An identical reprint of the entire listing below is expected.

** DATA TO PROCESS **
++++++++++

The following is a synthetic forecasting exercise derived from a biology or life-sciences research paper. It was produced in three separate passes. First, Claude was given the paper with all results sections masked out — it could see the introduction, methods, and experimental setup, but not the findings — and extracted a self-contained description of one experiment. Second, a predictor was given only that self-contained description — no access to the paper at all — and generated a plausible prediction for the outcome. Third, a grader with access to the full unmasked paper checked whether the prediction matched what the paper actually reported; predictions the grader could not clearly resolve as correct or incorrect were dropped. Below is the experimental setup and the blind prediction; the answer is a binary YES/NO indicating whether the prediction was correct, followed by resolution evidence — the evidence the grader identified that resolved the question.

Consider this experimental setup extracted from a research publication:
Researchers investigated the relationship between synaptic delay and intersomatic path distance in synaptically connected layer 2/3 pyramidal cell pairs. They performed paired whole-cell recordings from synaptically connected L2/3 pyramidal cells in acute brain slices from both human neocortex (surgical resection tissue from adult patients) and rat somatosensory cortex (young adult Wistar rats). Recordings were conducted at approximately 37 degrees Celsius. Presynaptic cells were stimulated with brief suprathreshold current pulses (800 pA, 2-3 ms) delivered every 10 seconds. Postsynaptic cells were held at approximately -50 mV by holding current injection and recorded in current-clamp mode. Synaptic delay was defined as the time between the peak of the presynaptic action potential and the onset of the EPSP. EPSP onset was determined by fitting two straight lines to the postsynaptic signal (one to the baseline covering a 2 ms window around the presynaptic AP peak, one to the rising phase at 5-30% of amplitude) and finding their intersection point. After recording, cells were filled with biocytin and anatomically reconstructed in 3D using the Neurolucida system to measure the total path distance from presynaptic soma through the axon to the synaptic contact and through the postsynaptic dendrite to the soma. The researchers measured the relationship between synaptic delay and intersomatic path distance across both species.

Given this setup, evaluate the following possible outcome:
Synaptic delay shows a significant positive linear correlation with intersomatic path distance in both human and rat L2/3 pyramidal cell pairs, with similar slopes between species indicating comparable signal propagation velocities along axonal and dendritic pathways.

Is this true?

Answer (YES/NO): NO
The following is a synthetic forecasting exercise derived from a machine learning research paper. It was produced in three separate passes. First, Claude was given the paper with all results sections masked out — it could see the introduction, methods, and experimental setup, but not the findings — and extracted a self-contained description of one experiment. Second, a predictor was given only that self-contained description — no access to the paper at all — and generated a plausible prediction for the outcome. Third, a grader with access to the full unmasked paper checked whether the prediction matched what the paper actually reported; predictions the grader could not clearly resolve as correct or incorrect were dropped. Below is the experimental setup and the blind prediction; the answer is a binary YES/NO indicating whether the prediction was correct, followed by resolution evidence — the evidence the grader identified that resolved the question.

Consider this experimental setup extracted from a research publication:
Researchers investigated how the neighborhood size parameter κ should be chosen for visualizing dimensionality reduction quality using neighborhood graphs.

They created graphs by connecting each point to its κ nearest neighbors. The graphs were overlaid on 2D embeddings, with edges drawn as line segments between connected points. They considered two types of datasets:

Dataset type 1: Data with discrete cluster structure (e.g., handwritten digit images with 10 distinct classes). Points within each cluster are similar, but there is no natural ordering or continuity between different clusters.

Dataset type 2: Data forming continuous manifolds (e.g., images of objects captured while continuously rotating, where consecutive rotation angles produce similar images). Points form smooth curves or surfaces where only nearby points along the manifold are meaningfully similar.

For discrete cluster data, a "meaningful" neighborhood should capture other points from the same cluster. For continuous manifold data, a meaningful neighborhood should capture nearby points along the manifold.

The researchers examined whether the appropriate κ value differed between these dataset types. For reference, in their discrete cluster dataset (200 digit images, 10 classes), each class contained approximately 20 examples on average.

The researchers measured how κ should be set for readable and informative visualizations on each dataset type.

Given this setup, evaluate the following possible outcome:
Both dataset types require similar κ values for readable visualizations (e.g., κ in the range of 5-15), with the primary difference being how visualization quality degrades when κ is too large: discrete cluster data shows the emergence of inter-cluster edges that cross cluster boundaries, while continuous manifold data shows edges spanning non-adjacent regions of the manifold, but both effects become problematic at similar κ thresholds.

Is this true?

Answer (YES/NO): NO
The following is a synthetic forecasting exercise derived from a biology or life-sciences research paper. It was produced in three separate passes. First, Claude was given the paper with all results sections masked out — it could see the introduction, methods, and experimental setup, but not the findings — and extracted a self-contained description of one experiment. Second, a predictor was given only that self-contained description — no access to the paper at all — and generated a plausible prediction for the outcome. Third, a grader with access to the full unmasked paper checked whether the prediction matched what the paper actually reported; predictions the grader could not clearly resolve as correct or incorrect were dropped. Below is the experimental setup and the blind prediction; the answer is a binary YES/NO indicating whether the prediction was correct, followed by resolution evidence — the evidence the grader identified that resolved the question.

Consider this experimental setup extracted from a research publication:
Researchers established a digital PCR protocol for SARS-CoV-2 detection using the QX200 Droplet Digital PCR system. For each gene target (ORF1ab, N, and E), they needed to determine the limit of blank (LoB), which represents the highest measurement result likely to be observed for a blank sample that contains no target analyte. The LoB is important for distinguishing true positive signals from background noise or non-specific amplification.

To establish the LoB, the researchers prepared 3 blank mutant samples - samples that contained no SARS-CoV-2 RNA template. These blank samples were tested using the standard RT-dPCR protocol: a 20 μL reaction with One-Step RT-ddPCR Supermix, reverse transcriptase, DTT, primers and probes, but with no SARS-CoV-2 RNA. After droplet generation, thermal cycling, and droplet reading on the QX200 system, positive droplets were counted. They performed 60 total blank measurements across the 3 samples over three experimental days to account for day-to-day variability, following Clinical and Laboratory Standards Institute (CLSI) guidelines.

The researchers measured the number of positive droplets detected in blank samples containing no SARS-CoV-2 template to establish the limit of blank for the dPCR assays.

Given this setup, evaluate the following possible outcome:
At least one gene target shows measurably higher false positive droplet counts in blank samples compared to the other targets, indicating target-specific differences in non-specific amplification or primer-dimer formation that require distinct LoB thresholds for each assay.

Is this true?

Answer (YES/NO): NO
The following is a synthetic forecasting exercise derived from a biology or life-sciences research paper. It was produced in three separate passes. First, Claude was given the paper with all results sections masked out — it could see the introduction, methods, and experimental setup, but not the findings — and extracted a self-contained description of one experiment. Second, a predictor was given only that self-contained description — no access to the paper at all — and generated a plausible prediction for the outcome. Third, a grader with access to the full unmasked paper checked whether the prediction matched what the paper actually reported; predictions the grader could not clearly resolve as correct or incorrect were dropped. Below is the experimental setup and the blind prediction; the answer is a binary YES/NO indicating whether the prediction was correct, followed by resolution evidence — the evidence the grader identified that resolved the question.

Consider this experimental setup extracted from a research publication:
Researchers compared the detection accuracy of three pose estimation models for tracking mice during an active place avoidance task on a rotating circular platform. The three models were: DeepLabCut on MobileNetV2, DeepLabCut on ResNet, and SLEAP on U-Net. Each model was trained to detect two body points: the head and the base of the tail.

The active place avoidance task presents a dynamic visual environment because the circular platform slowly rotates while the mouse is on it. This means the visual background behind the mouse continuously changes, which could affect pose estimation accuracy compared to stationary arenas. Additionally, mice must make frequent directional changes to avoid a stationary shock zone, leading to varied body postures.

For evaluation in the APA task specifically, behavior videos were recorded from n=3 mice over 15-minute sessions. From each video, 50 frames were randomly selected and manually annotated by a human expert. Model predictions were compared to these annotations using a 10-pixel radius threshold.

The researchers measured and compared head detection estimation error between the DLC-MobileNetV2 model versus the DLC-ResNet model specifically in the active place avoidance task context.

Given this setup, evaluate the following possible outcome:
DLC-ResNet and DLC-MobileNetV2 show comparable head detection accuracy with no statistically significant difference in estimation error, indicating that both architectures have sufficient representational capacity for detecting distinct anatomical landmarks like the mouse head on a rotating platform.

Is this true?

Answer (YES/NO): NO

++++++++++

** SOLVED PROBLEM **
The following is a synthetic forecasting exercise derived from a biology or life-sciences research paper. It was produced in three separate passes. First, Claude was given the paper with all results sections masked out — it could see the introduction, methods, and experimental setup, but not the findings — and extracted a self-contained description of one experiment. Second, a predictor was given only that self-contained description — no access to the paper at all — and generated a plausible prediction for the outcome. Third, a grader with access to the full unmasked paper checked whether the prediction matched what the paper actually reported; predictions the grader could not clearly resolve as correct or incorrect were dropped. Below is the experimental setup and the blind prediction; the answer is a binary YES/NO indicating whether the prediction was correct, followed by resolution evidence — the evidence the grader identified that resolved the question.

Consider this experimental setup extracted from a research publication:
Researchers investigated the relationship between synaptic delay and intersomatic path distance in synaptically connected layer 2/3 pyramidal cell pairs. They performed paired whole-cell recordings from synaptically connected L2/3 pyramidal cells in acute brain slices from both human neocortex (surgical resection tissue from adult patients) and rat somatosensory cortex (young adult Wistar rats). Recordings were conducted at approximately 37 degrees Celsius. Presynaptic cells were stimulated with brief suprathreshold current pulses (800 pA, 2-3 ms) delivered every 10 seconds. Postsynaptic cells were held at approximately -50 mV by holding current injection and recorded in current-clamp mode. Synaptic delay was defined as the time between the peak of the presynaptic action potential and the onset of the EPSP. EPSP onset was determined by fitting two straight lines to the postsynaptic signal (one to the baseline covering a 2 ms window around the presynaptic AP peak, one to the rising phase at 5-30% of amplitude) and finding their intersection point. After recording, cells were filled with biocytin and anatomically reconstructed in 3D using the Neurolucida system to measure the total path distance from presynaptic soma through the axon to the synaptic contact and through the postsynaptic dendrite to the soma. The researchers measured the relationship between synaptic delay and intersomatic path distance across both species.

Given this setup, evaluate the following possible outcome:
Synaptic delay shows a significant positive linear correlation with intersomatic path distance in both human and rat L2/3 pyramidal cell pairs, with similar slopes between species indicating comparable signal propagation velocities along axonal and dendritic pathways.

Is this true?

Answer (YES/NO): NO
The following is a synthetic forecasting exercise derived from a machine learning research paper. It was produced in three separate passes. First, Claude was given the paper with all results sections masked out — it could see the introduction, methods, and experimental setup, but not the findings — and extracted a self-contained description of one experiment. Second, a predictor was given only that self-contained description — no access to the paper at all — and generated a plausible prediction for the outcome. Third, a grader with access to the full unmasked paper checked whether the prediction matched what the paper actually reported; predictions the grader could not clearly resolve as correct or incorrect were dropped. Below is the experimental setup and the blind prediction; the answer is a binary YES/NO indicating whether the prediction was correct, followed by resolution evidence — the evidence the grader identified that resolved the question.

Consider this experimental setup extracted from a research publication:
Researchers investigated how the neighborhood size parameter κ should be chosen for visualizing dimensionality reduction quality using neighborhood graphs.

They created graphs by connecting each point to its κ nearest neighbors. The graphs were overlaid on 2D embeddings, with edges drawn as line segments between connected points. They considered two types of datasets:

Dataset type 1: Data with discrete cluster structure (e.g., handwritten digit images with 10 distinct classes). Points within each cluster are similar, but there is no natural ordering or continuity between different clusters.

Dataset type 2: Data forming continuous manifolds (e.g., images of objects captured while continuously rotating, where consecutive rotation angles produce similar images). Points form smooth curves or surfaces where only nearby points along the manifold are meaningfully similar.

For discrete cluster data, a "meaningful" neighborhood should capture other points from the same cluster. For continuous manifold data, a meaningful neighborhood should capture nearby points along the manifold.

The researchers examined whether the appropriate κ value differed between these dataset types. For reference, in their discrete cluster dataset (200 digit images, 10 classes), each class contained approximately 20 examples on average.

The researchers measured how κ should be set for readable and informative visualizations on each dataset type.

Given this setup, evaluate the following possible outcome:
Both dataset types require similar κ values for readable visualizations (e.g., κ in the range of 5-15), with the primary difference being how visualization quality degrades when κ is too large: discrete cluster data shows the emergence of inter-cluster edges that cross cluster boundaries, while continuous manifold data shows edges spanning non-adjacent regions of the manifold, but both effects become problematic at similar κ thresholds.

Is this true?

Answer (YES/NO): NO
The following is a synthetic forecasting exercise derived from a biology or life-sciences research paper. It was produced in three separate passes. First, Claude was given the paper with all results sections masked out — it could see the introduction, methods, and experimental setup, but not the findings — and extracted a self-contained description of one experiment. Second, a predictor was given only that self-contained description — no access to the paper at all — and generated a plausible prediction for the outcome. Third, a grader with access to the full unmasked paper checked whether the prediction matched what the paper actually reported; predictions the grader could not clearly resolve as correct or incorrect were dropped. Below is the experimental setup and the blind prediction; the answer is a binary YES/NO indicating whether the prediction was correct, followed by resolution evidence — the evidence the grader identified that resolved the question.

Consider this experimental setup extracted from a research publication:
Researchers established a digital PCR protocol for SARS-CoV-2 detection using the QX200 Droplet Digital PCR system. For each gene target (ORF1ab, N, and E), they needed to determine the limit of blank (LoB), which represents the highest measurement result likely to be observed for a blank sample that contains no target analyte. The LoB is important for distinguishing true positive signals from background noise or non-specific amplification.

To establish the LoB, the researchers prepared 3 blank mutant samples - samples that contained no SARS-CoV-2 RNA template. These blank samples were tested using the standard RT-dPCR protocol: a 20 μL reaction with One-Step RT-ddPCR Supermix, reverse transcriptase, DTT, primers and probes, but with no SARS-CoV-2 RNA. After droplet generation, thermal cycling, and droplet reading on the QX200 system, positive droplets were counted. They performed 60 total blank measurements across the 3 samples over three experimental days to account for day-to-day variability, following Clinical and Laboratory Standards Institute (CLSI) guidelines.

The researchers measured the number of positive droplets detected in blank samples containing no SARS-CoV-2 template to establish the limit of blank for the dPCR assays.

Given this setup, evaluate the following possible outcome:
At least one gene target shows measurably higher false positive droplet counts in blank samples compared to the other targets, indicating target-specific differences in non-specific amplification or primer-dimer formation that require distinct LoB thresholds for each assay.

Is this true?

Answer (YES/NO): NO
The following is a synthetic forecasting exercise derived from a biology or life-sciences research paper. It was produced in three separate passes. First, Claude was given the paper with all results sections masked out — it could see the introduction, methods, and experimental setup, but not the findings — and extracted a self-contained description of one experiment. Second, a predictor was given only that self-contained description — no access to the paper at all — and generated a plausible prediction for the outcome. Third, a grader with access to the full unmasked paper checked whether the prediction matched what the paper actually reported; predictions the grader could not clearly resolve as correct or incorrect were dropped. Below is the experimental setup and the blind prediction; the answer is a binary YES/NO indicating whether the prediction was correct, followed by resolution evidence — the evidence the grader identified that resolved the question.

Consider this experimental setup extracted from a research publication:
Researchers compared the detection accuracy of three pose estimation models for tracking mice during an active place avoidance task on a rotating circular platform. The three models were: DeepLabCut on MobileNetV2, DeepLabCut on ResNet, and SLEAP on U-Net. Each model was trained to detect two body points: the head and the base of the tail.

The active place avoidance task presents a dynamic visual environment because the circular platform slowly rotates while the mouse is on it. This means the visual background behind the mouse continuously changes, which could affect pose estimation accuracy compared to stationary arenas. Additionally, mice must make frequent directional changes to avoid a stationary shock zone, leading to varied body postures.

For evaluation in the APA task specifically, behavior videos were recorded from n=3 mice over 15-minute sessions. From each video, 50 frames were randomly selected and manually annotated by a human expert. Model predictions were compared to these annotations using a 10-pixel radius threshold.

The researchers measured and compared head detection estimation error between the DLC-MobileNetV2 model versus the DLC-ResNet model specifically in the active place avoidance task context.

Given this setup, evaluate the following possible outcome:
DLC-ResNet and DLC-MobileNetV2 show comparable head detection accuracy with no statistically significant difference in estimation error, indicating that both architectures have sufficient representational capacity for detecting distinct anatomical landmarks like the mouse head on a rotating platform.

Is this true?

Answer (YES/NO): NO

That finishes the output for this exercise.